You know not what it is to be a man, if you know not that God hath made all the senses to be the inlets of objects, and so of holy pleasure into the soul. Would he have given us eyes, and ears, and appetites, and made his creatures sweet and beauteous, that all might either be sin or useless to us? No: all things are sanctified, and pure to the pure.[374] The sense is the natural way to the imagination, and that to the understanding; and he that will have no sensible and natural pleasure, shall have no spiritual pleasure: and he that will have none but sensitive pleasure, were better have none at all. It is therefore a foolish pretence of spirituality, to dream of acting without our senses, or avoiding those delights, which may and must be sanctified to us. Harmony and melody are so high a pleasure of the sense, that they are nearest to rational delights, if not participating of them, and exceedingly fitted to elevate the mind and affections unto God.

And as it is the very nature of true holiness, to be so suited to holy things, as that they may be our delight, and he is the genuine saint, and the best of christians, who most delighteth in God and holiness; so that is the best means to make us the best christians, which helpeth us best to these delights; and if any thing on earth be like to heaven, it is to have our delight in God. And therefore if any thing may make us heavenly, it is that which raiseth us to such delights. And therefore a choir of holy persons, melodiously singing the praises of Jehovah, are likest to the angelical society, Psal. cl.

[373] Luke xii. 17-19; xvi. 20-22.

[374] Rom. viii. 18, 32; Tit. i. 15; Rom. xiv. 20; 1 Cor. iii. 21; 2 Cor. iv. 15.

▸ Extracted data:
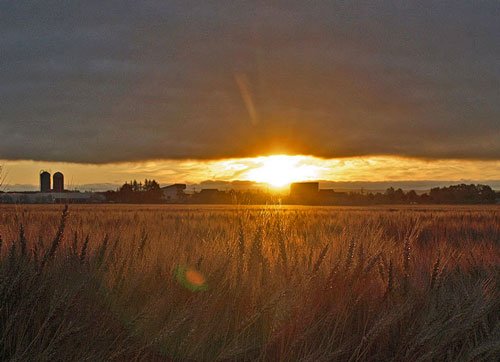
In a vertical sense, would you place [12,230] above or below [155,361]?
above

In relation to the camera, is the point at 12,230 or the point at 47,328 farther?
the point at 12,230

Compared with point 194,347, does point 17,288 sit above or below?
above

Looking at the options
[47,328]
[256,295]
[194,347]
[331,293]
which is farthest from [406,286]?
[47,328]

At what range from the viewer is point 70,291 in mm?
3457

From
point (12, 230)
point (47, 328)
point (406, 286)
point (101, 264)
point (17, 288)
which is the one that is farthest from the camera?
point (12, 230)

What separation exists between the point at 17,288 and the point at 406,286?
292cm

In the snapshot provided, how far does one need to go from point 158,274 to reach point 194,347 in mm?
1366

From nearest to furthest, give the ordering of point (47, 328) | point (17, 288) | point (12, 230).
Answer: point (47, 328)
point (17, 288)
point (12, 230)

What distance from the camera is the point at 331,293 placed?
14.6 ft

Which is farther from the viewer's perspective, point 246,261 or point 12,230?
point 12,230

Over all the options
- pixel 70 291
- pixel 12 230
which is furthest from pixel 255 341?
pixel 12 230

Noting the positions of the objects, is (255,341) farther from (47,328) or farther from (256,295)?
(47,328)

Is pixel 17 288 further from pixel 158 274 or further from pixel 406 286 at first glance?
pixel 406 286

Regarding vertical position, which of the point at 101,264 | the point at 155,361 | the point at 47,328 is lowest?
the point at 155,361
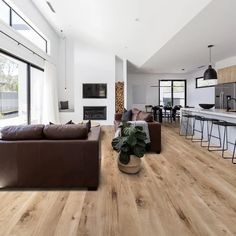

▸ Tasks to carry out:
**1.** According to the devotional passage, what are harmony and melody exceedingly fitted to do?
**2.** Please transcribe the devotional passage, beginning at the words "And as it is" and stopping after "Cor. iv. 15.".
**3.** Write the next part of the devotional passage, picking up after its final line.
The entries are separate material from the devotional passage.

▸ Answers to this exercise:
**1.** They are exceedingly fitted to elevate the mind and affections unto God.

**2.**
And as it is the very nature of true holiness, to be so suited to holy things, as that they may be our delight, and he is the genuine saint, and the best of christians, who most delighteth in God and holiness; so that is the best means to make us the best christians, which helpeth us best to these delights; and if any thing on earth be like to heaven, it is to have our delight in God. And therefore if any thing may make us heavenly, it is that which raiseth us to such delights. And therefore a choir of holy persons, melodiously singing the praises of Jehovah, are likest to the angelical society, Psal. cl.

[373] Luke xii. 17-19; xvi. 20-22.

[374] Rom. viii. 18, 32; Tit. i. 15; Rom. xiv. 20; 1 Cor. iii. 21; 2 Cor. iv. 15.

**3.**
Quest. CXXVII. Is church music by organs or such instruments, lawful?[375]

Answ. I know that in the persecuted and poorer times of the church, none such were used (when they had not temples, nor always a fixed meeting place). And that the author of the Quest. et Resp. in Justin Martyr speaketh against it (which Perkins and others cite to that purpose). And I grant,

1. That as it is in the power of weak, diseased christians, to make many things unlawful to their brethren lest we be hurtful to them, and to deprive us of much, not only of our liberties but our helps; so in abundance of congregations, church music is made unlawful by accident, through their mistake. For it is unlawful (cæteris paribus) by an unnecessary thing to occasion divisions in the churches; but where one part judgeth church music unlawful, for another part to use it, would occasion divisions in the churches, and drive away the other part. Therefore I would wish church music to be no where set up, but where the congregation can accord in the use of it; or at least where they will not divide thereupon.

2. And I think it unlawful to use such strains of music as are light, or as the congregation cannot easily be brought to understand; much more on purpose to commit the whole work of singing to the choristers, and exclude the congregation. I am not willing to join in such a church where I shall be shut out of this noble work of praise.

3. But plain, intelligible church music, which occasioneth not divisions, but the church agreeth in, for my part I never doubted to be lawful. For, 1. God set it up long after Moses' ceremonial law, by David, Solomon, &c.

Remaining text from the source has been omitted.